-- About this exercise --
Search the entries below for the string "labeled" and give the number of lines that hold it, nothing else.

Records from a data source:

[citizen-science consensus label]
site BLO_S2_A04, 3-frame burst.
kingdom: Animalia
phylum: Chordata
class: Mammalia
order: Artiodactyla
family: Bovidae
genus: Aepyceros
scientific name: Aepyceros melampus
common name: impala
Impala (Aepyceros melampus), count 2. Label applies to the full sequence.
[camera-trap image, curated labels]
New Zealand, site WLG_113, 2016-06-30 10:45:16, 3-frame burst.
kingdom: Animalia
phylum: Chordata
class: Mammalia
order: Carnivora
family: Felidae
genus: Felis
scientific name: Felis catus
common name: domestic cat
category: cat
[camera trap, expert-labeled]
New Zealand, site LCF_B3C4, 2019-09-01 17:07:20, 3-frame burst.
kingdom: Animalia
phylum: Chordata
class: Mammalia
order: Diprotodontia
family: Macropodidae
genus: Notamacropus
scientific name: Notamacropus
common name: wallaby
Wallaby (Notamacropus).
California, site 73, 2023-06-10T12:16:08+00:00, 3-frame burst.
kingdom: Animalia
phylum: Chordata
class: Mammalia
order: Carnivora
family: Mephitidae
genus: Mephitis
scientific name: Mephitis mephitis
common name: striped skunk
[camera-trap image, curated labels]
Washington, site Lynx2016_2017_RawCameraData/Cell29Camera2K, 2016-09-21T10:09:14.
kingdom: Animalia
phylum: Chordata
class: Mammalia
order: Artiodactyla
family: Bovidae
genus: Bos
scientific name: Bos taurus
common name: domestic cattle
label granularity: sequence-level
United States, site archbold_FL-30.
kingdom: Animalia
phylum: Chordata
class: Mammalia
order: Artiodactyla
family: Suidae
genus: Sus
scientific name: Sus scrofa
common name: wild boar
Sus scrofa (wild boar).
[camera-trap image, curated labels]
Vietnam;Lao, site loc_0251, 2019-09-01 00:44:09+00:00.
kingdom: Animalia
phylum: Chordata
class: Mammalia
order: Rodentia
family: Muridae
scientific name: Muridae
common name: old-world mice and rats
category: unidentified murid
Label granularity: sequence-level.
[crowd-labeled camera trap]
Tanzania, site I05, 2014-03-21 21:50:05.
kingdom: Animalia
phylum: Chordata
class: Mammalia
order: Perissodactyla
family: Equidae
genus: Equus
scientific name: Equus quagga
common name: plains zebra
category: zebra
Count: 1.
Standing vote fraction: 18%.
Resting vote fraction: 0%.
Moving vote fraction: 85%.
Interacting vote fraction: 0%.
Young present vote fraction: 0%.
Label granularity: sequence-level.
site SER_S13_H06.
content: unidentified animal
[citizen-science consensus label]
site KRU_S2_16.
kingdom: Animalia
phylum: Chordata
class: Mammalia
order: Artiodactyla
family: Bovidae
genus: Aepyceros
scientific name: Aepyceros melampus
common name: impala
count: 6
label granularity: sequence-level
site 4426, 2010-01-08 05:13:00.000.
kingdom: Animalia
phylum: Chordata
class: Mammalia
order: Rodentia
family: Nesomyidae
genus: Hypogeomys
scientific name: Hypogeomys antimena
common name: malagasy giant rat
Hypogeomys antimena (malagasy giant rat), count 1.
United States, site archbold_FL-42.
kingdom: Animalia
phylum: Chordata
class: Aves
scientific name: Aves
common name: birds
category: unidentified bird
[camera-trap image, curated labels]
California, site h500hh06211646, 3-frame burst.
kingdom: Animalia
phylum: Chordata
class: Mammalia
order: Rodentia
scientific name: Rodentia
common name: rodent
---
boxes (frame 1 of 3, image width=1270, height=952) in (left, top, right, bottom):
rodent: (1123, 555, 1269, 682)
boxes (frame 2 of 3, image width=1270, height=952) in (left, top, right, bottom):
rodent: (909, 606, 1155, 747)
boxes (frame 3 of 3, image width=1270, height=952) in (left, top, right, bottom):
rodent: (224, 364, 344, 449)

-- Task output --
2